Ко всему сказанному добавлю, что в течение Средних веков можно найти идею анархизма в целом ряде орденов. Об этом я писал, например, в статье «Волхвы и предтечи», которую хотел издать здесь, в СССР, брошюрой, но после запрещения цензурой напечатал ее в «Рассвете». На нее же были ссылки затем в библиографическом отделе «Каторга и ссылка».

История анархизма столкнула меня с историей орденов, и я знаком с орденами, но чисто литературно, а т.к. литература эта по существу дела касается только бывшего, а не настоящего, то о настоящем положении дела с ними я ничего не знал; однако полагаю, что если бы даже где-то возникли анархические ордена, то в них было бы не больше контрреволюции, чем в тех, к которым принадлежали Маркс и Энгельс. Могу только добавить, что если бы я сам пытался организовывать таковые, то уже наверное я не писал бы о них ничего (но думаю, что для нашего времени для общественной борьбы — они устарели и не годятся).                                                                А.Солонович [ЦА ФСБ РФ, Р-33312, т. 7, л. 601-601об]

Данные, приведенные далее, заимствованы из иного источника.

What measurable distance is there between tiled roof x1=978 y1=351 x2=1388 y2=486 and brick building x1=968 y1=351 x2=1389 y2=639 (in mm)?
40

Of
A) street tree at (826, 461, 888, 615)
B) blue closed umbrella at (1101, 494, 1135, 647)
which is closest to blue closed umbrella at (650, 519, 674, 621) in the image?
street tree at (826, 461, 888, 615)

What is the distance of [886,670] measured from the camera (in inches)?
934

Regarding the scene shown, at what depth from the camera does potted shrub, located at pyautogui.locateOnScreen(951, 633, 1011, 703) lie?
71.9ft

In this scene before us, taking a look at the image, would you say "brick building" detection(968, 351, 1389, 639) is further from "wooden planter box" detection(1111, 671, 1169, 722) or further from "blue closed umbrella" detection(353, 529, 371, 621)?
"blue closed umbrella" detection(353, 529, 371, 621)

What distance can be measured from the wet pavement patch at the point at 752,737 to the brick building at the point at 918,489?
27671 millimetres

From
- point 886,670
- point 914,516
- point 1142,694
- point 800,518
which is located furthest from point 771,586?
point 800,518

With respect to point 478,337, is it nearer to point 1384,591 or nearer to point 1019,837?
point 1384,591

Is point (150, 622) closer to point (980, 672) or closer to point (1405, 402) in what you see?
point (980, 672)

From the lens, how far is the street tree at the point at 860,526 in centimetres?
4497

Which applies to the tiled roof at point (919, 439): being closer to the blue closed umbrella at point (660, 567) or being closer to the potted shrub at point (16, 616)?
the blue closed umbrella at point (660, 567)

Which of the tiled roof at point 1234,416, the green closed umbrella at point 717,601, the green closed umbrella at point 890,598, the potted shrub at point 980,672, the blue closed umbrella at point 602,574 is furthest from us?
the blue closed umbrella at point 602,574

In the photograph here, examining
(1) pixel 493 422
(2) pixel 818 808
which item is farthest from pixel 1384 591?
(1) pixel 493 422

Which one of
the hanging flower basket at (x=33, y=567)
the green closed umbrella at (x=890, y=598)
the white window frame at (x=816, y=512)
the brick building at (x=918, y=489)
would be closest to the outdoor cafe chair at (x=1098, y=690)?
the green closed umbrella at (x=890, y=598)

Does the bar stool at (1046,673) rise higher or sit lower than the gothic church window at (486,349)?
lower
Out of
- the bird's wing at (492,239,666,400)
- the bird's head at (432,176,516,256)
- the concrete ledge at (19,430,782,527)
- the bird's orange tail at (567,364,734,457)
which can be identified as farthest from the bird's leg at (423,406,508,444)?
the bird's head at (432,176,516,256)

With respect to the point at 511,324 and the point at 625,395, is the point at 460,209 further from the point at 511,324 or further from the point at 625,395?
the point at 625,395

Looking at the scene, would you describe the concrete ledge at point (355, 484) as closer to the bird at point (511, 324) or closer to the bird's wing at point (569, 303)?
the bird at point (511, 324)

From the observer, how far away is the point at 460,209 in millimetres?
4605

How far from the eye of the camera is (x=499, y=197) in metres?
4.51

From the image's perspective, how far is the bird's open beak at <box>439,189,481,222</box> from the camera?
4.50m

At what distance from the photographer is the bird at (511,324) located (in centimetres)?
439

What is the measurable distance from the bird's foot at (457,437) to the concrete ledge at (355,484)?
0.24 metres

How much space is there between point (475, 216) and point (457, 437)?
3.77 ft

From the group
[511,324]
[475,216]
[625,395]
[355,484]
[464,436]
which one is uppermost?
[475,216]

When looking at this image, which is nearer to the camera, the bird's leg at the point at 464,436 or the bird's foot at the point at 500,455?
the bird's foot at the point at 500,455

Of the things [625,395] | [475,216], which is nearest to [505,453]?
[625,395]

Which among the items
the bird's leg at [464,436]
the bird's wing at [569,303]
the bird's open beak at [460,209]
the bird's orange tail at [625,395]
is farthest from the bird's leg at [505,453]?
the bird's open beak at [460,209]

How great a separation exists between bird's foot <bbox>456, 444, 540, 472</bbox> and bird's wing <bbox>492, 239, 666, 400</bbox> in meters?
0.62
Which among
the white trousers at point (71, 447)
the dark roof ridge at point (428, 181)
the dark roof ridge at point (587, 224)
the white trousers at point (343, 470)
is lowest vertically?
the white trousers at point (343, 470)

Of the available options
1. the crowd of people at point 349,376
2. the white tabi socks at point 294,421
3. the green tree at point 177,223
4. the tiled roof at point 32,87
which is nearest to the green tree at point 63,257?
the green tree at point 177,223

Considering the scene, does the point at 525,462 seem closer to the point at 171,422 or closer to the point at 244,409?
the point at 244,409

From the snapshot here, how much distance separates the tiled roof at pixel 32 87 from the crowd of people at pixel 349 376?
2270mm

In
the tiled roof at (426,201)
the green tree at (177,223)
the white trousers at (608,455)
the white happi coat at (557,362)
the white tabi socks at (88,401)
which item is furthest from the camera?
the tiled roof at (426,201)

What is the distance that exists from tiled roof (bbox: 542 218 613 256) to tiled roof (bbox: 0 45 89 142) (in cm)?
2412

УЙТТЕНХОВЕН Александр Владимирович

(1897— 1966)

Уйттенховен Александр Владимирович родился 04.12.1897 г. в Москве и, поскольку являлся внебрачным ребенком, был «усыновлен» своей матерью, «домашней учительницей, девицей Антониной Карловной Уйттенховен» в 1905 г., получив ее фамилию. О его отце практически ничего не известно, кроме того, что он, по словам самого А.В.Уйттенховена, был бельгийцем и состоял на русской службе. После окончания Московского 1-го реального училища в 1915 г. Уйттенховен поступил в Московский университет на историко-филологический факультет, откуда уже следующим летом 1916 г. был призван в армию и направлен в подготовительный учебный батальон в Нижний Новгород, а затем, после окончания школы, в запасной полк в Москву. После Февральской революции был направлен на Юго-Западный фронт, откуда вернулся в конце октября 1917 г. В феврале 1918 г. пошел добровольцем в Красную Армию и работал помощником начальника разведывательного отделения Оперативного управления Полевого штаба Реввоенсовета Республики (в г. Серпухове). Вернулся к занятиям в МГУ в январе 1919 г., где находился вплоть до октября 1920; с октября 1920 по июнь 1921 г. работал секретарем военного атташе в г. Риге, где женился на Ирине Николаевне Иловайской. После возвращения в Москву возобновил занятия на литературно-художественном отделении МГУ, и к 1924 г. сдал все экзамены по факультету общественных наук. Одновременно работал в Оперативном управлении Штаба РККА на должности помощника начальника 2-го отделения Оперативного отдела. После демобилизации (в конце 1922 г.?) поступил во ВХУТЕМАС, работал художником-портретистом и интервьюером в театральных журналах Москвы, что дало Уйттенховену широкий круг знакомств с актерами и режиссерами (М.А.Че- хов, В.С.Смышляев, Ю.А.Завадский, А.Д.Дикий, даже П.А.Флоренский и др.). Одновременно с 1924 по 1927 г. служил в Главном таможенном управлении.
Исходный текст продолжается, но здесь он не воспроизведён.